'''

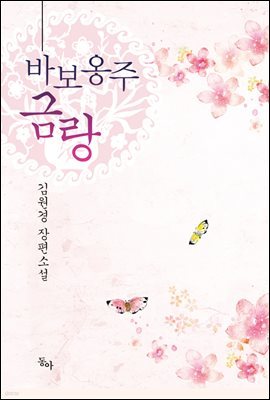 바보옹주 금랑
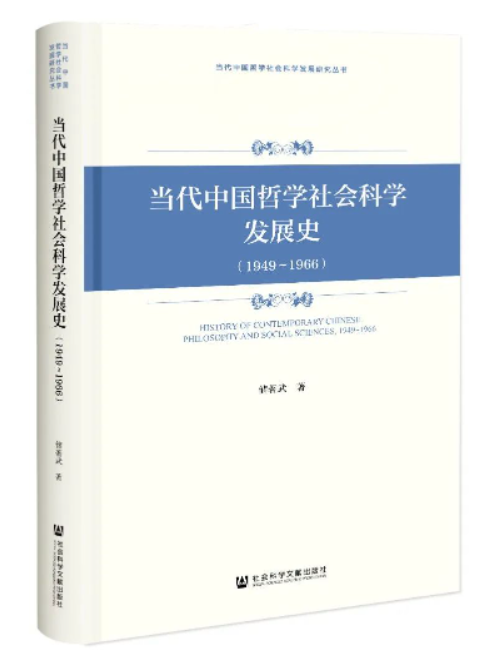 當代中國哲學社會科學發展史(1949～1966)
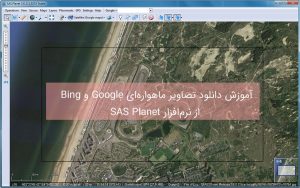 آموزش دانلود تصاویر ماهواره ای از sas planet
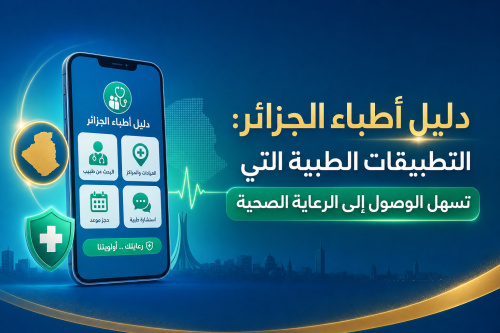 دليل أطباء الجزائر: التطبيقات الطبية التي تسهل الوصول إلى الرعاية الصحية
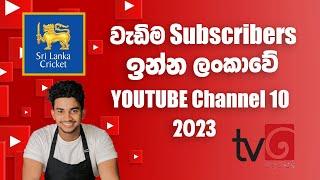 Top 10 Most Subscribed YouTube Channels in Sri Lanka 2023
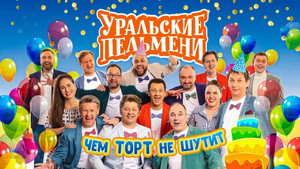 Уральские пельмени 3. évad Ep.56 56. epizód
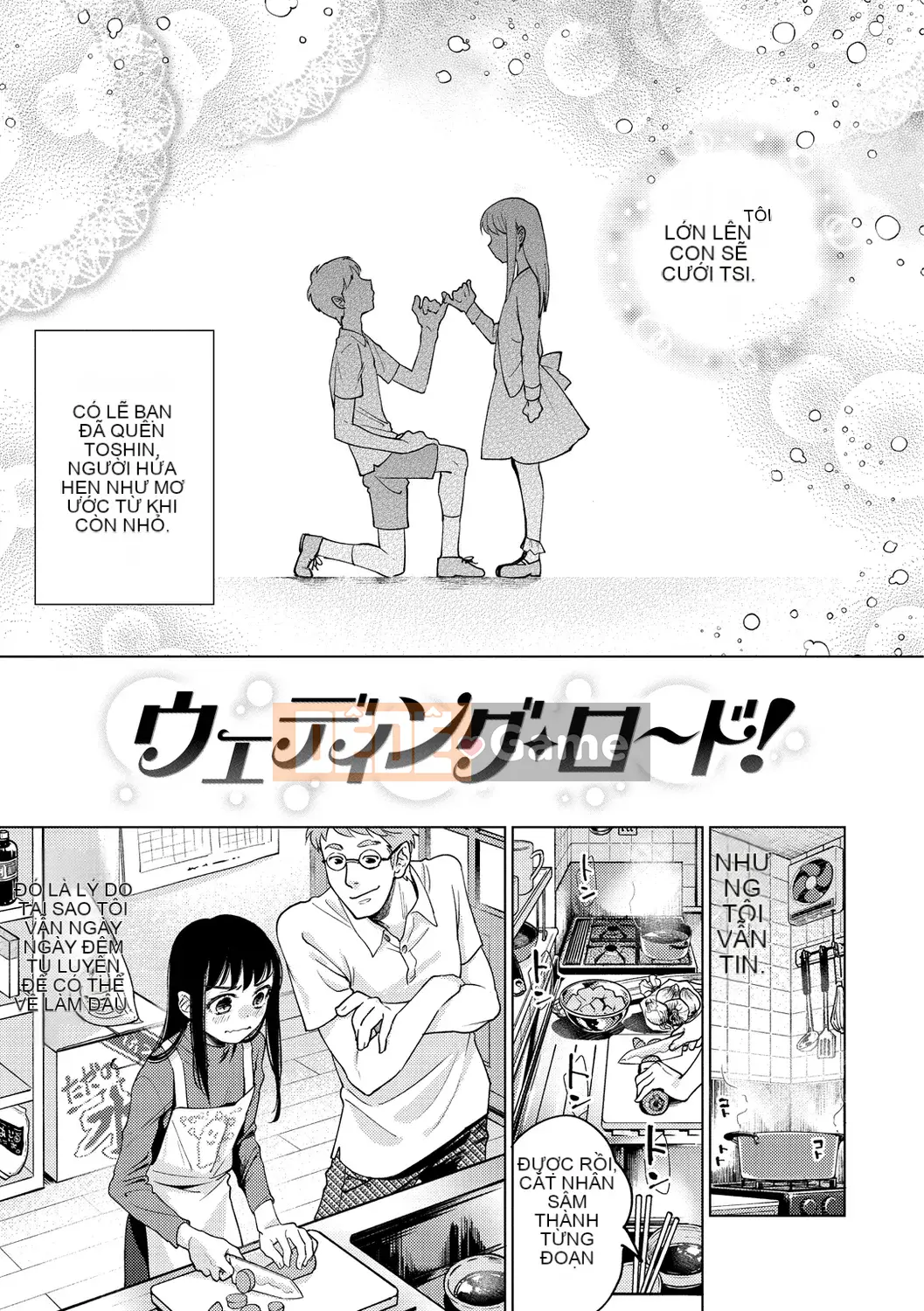 [Yoi Kono tt] DREAM ni Kogarete [Digital]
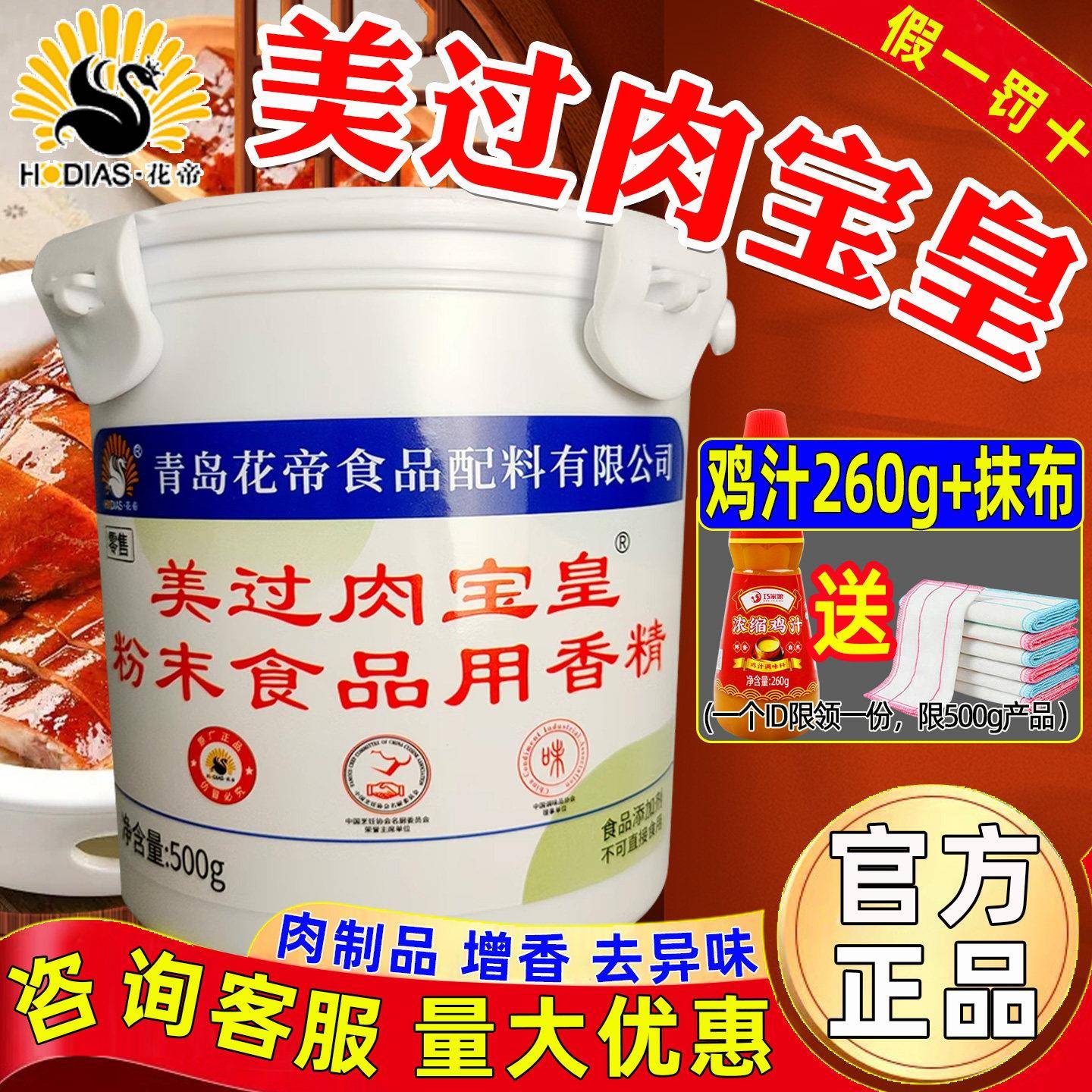 花帝美过肉宝皇调料商用透骨增香剂肉宝王卤味烤鸭烧烤增香去腥粉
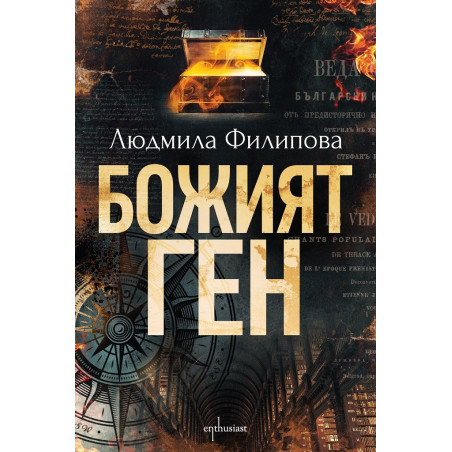 Божият ген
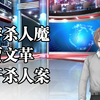 【 大案纪实】血窖杀人魔贾文革强奸杀人案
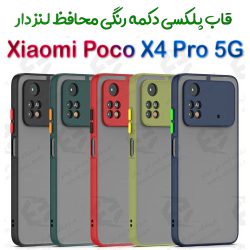 قاب پلکسی شیائومی Poco X4 Pro 5G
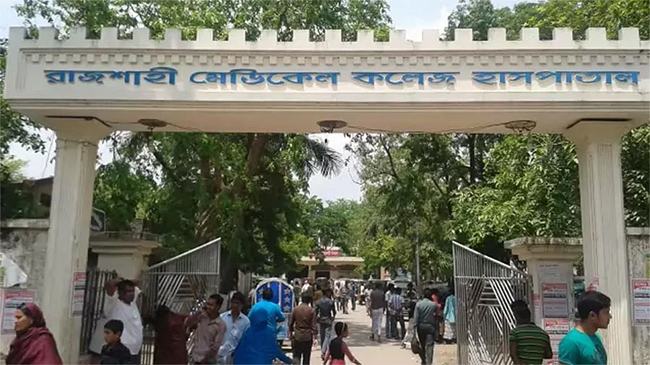 করোনায় ও উপসর্গে রামেক হাসপাতালে আরো ১৫ জনের মৃত্যু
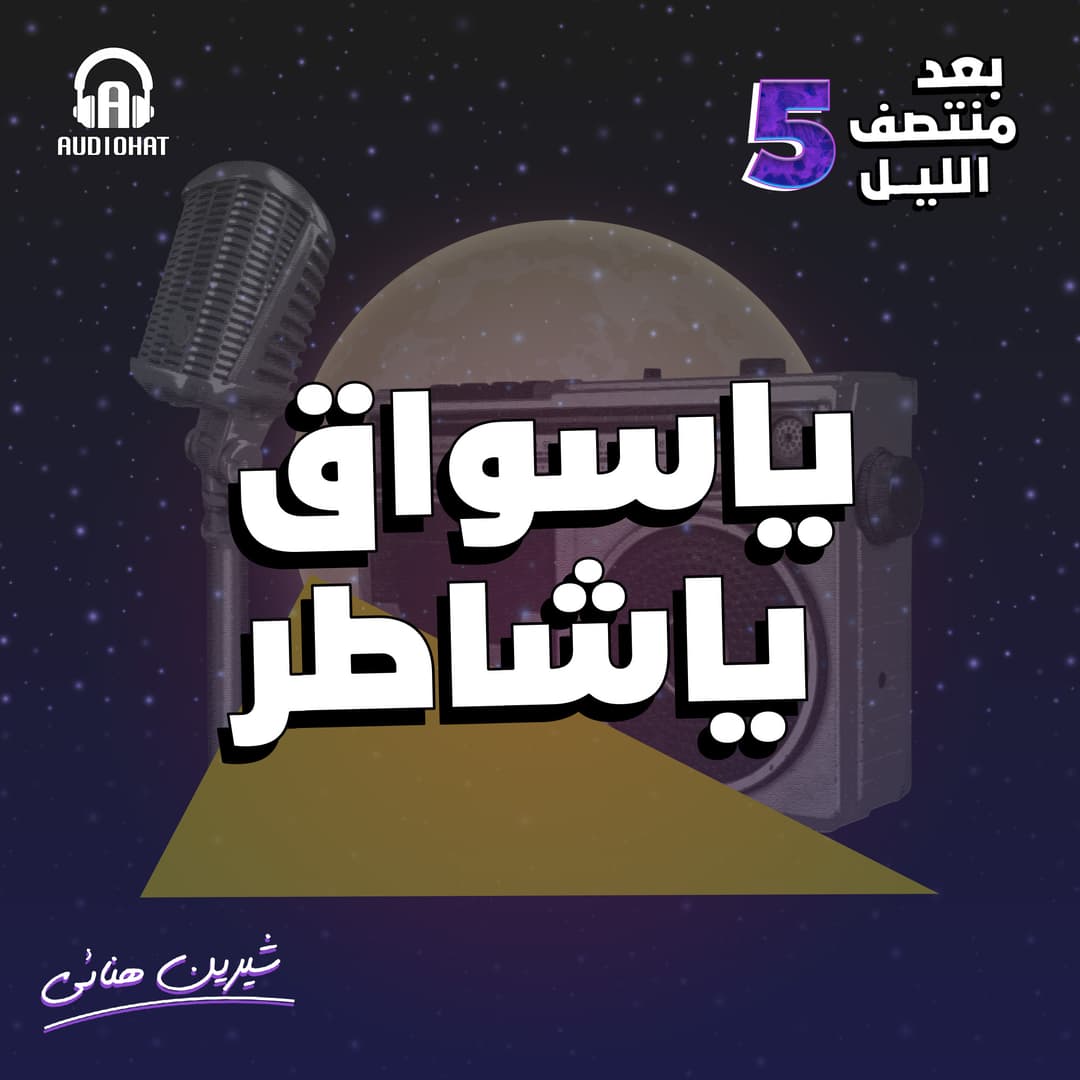 01 يا سواق يا شاطر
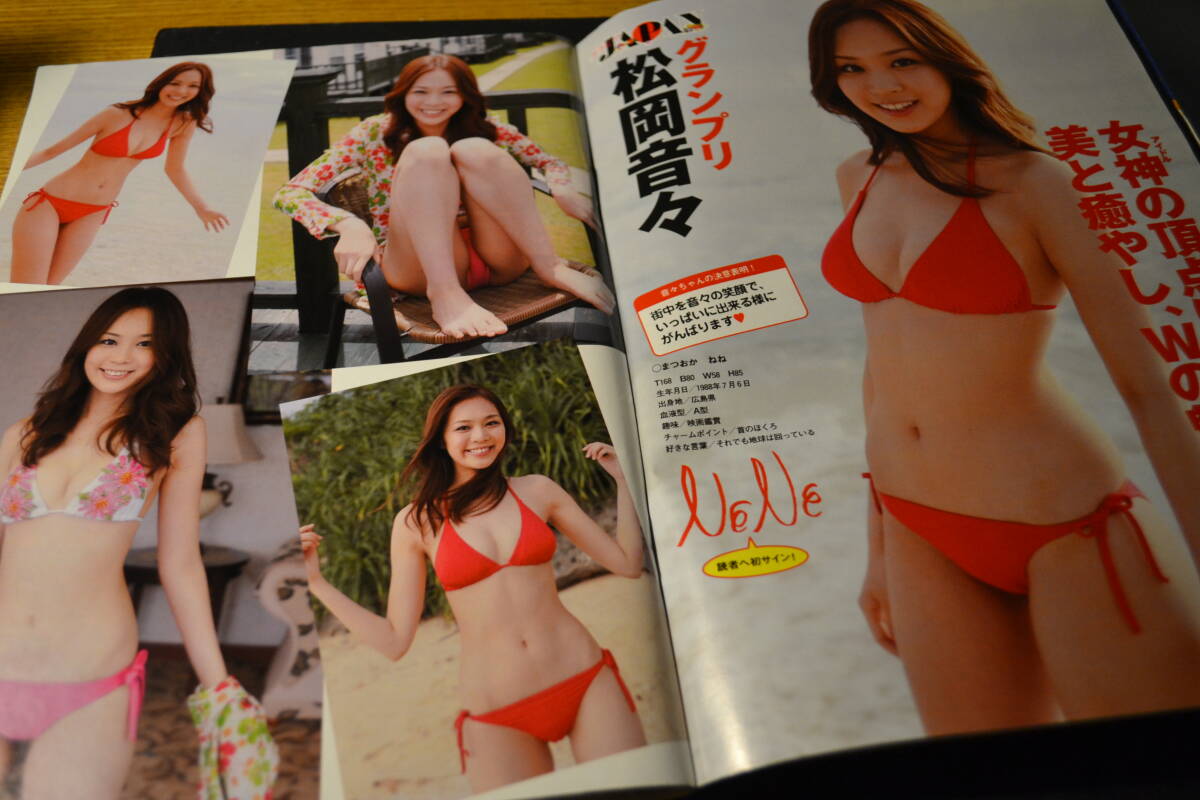 吉沢明歩 8月 青年雑誌 プレイボーイ 平成21年8月3日号 日本一の女神決定 山崎真実、みやざき・みほ、吉沢明歩、及び多数(アイドル、芸能人)｜売買されたオークション情報、Yahoo!オークション(旧ヤフオク!)  の商品情報をアーカイブ公開 - オークファン（aucfan.com）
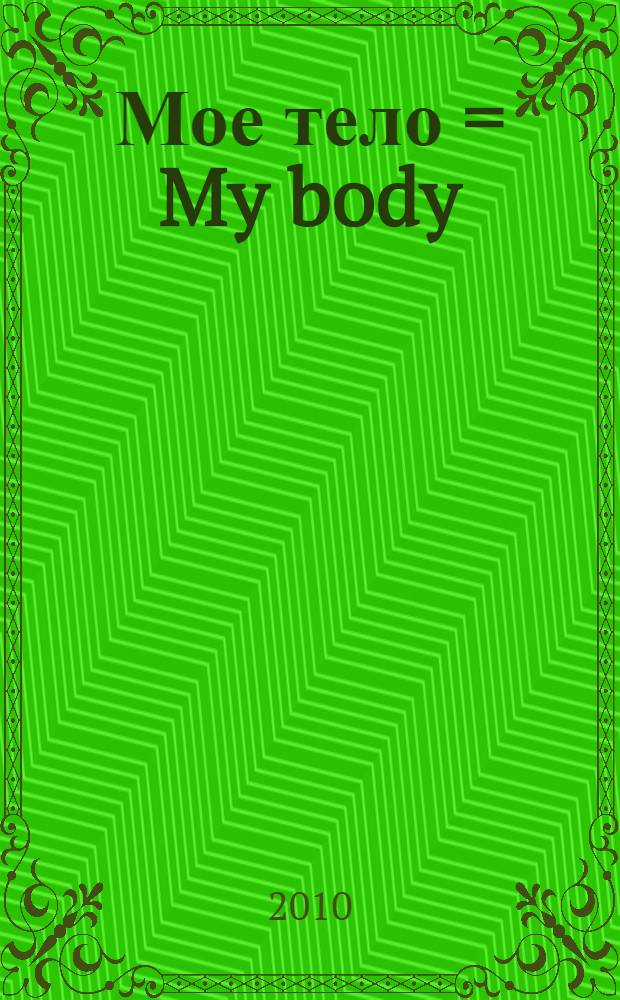 Мое тело = My body : части тела. Мои чувства. Мое лицо : для чтения взрослыми от 3 до 6 лет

'''

Try it
Rewrite every line of the material above, replacing "Digital" with "Print" and keeping everything else the same. Leave out the pictures.

Solution to this task
 바보옹주 금랑
 當代中國哲學社會科學發展史(1949～1966)
 آموزش دانلود تصاویر ماهواره ای از sas planet
 دليل أطباء الجزائر: التطبيقات الطبية التي تسهل الوصول إلى الرعاية الصحية
 Top 10 Most Subscribed YouTube Channels in Sri Lanka 2023
 Уральские пельмени 3. évad Ep.56 56. epizód
 [Yoi Kono tt] DREAM ni Kogarete [Print]
 花帝美过肉宝皇调料商用透骨增香剂肉宝王卤味烤鸭烧烤增香去腥粉
 Божият ген
 【 大案纪实】血窖杀人魔贾文革强奸杀人案
 قاب پلکسی شیائومی Poco X4 Pro 5G
 করোনায় ও উপসর্গে রামেক হাসপাতালে আরো ১৫ জনের মৃত্যু
 01 يا سواق يا شاطر
 吉沢明歩 8月 青年雑誌 プレイボーイ 平成21年8月3日号 日本一の女神決定 山崎真実、みやざき・みほ、吉沢明歩、及び多数(アイドル、芸能人)｜売買されたオークション情報、Yahoo!オークション(旧ヤフオク!)  の商品情報をアーカイブ公開 - オークファン（aucfan.com）
 Мое тело = My body : части тела. Мои чувства. Мое лицо : для чтения взрослыми от 3 до 6 лет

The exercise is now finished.